Not to get overly academic or anything, but in many ways it is very much like the kind of environmental theatre that Richard Schechner has advocated and created for so long... with one giant difference:

Wrestling thrives on archetypes and the producers manipulate the audience they involve in a very calculated way. WWE comes down to Heros, villains, and capitalism. Vince McMahon puts an emphasis on establishing his characters with fixed archetypical qualities so as to fix audience perception. For example, one wrestler this week may be the "heel" (villainous) but next week he does something very calculated (and highly theatrical) to get the audience "on his side." He takes on the good guy role and someone else will be a heel, completely based on that wrestlers relationship with the audience. Audiences boo for villains and cheer for heros (And, indeed heros act kindly to the audience, and heels insult it). They rotate around to keep it fresh and make Americans keep watching. This is where the capitalism plays in, along with the very strong use of sex, violence, TONS of spectacle, and commercialism.

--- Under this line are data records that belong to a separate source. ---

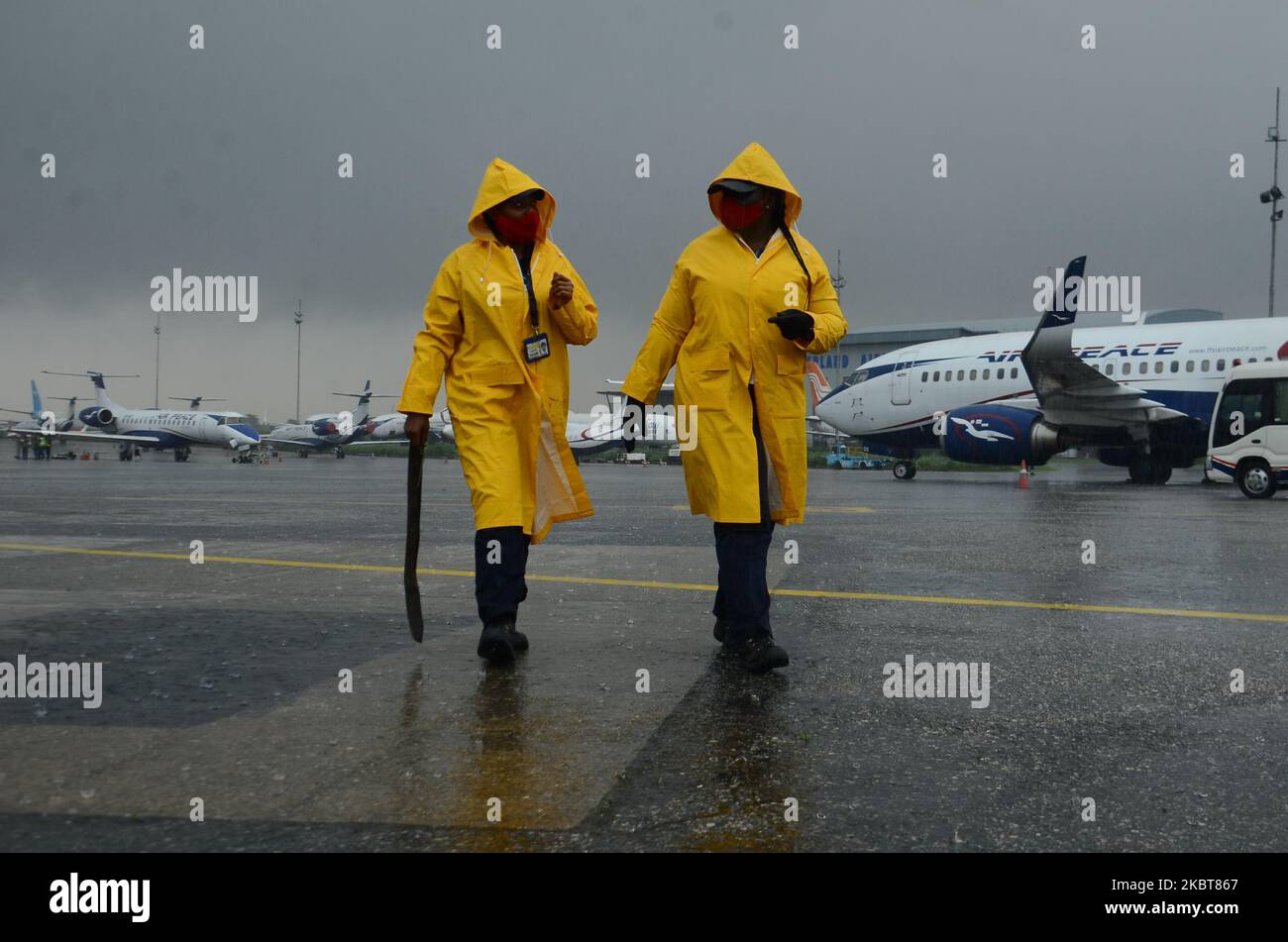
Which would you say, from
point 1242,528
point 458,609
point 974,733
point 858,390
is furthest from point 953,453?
point 974,733

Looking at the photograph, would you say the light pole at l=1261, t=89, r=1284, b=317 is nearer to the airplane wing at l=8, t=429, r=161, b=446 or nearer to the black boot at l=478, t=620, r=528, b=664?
the black boot at l=478, t=620, r=528, b=664

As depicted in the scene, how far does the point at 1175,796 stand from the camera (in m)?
2.32

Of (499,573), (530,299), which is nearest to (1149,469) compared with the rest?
(530,299)

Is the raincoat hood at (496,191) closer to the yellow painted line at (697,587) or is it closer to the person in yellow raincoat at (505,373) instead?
the person in yellow raincoat at (505,373)

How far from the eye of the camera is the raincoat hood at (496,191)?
430cm

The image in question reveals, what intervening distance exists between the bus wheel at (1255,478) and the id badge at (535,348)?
15.5 metres

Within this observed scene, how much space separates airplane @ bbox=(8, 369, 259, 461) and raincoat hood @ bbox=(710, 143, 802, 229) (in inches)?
2022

um, I was really into it in High School.

Really interesting topic Freeman, lots to discover about the Theatrical clientele, among other things.

MattJ said...

ps. Agreed on Isherwood or Brantley going to the Garden. The blogosphere will provide them with the necessary posterboard to make signs, and beer.

Freeman said...

MattJ:

Full disclosure. I used to write about wrestling on Wrestleline.com. No, seriously. Before it went belly up.

Also...I have a friend who writes for them.

Plus, I saw an ECW show in Philly. Or two.

All shameful. All true.

Anonymous said...

Well, you know, theater's always been connected with sport in a way: the Globe competed for audiences with bear-baiting arenas, and Brecht insisted, at least early in his career, that he wanted audiences to approach his plays as if they were boxing matches. The Little Mahagonny was first staged in a boxing ring, for heaven's sake.

Scott Walters said...

Roland Barthes wrote a fantastic essay in Mythologies on wrestling, comparing it to melodrama. He convinced me!

Anonymous said...

my dad was a pro wrestling announcer in mexico during the early 1960's.

i don't remember when i exactly found out santa didn't exist, but i remember distinctly when my dad sat me aside and told me wrestling was staged.

anyway, i'm a fan, if only to honor my dad's memory.

i call it "redneck broadway" -- in the most loving of ways.

it's the appreciation of bodies bounding through space.

Dan said...

And let's not forget that the Greeks invented both Western drama and wrestling.

Jason Grote said...

Evan Cabnet once told me that Richard Foreman is into pro wrestling. That and he's been watching General Hospital for 30 years. Both of which make sense.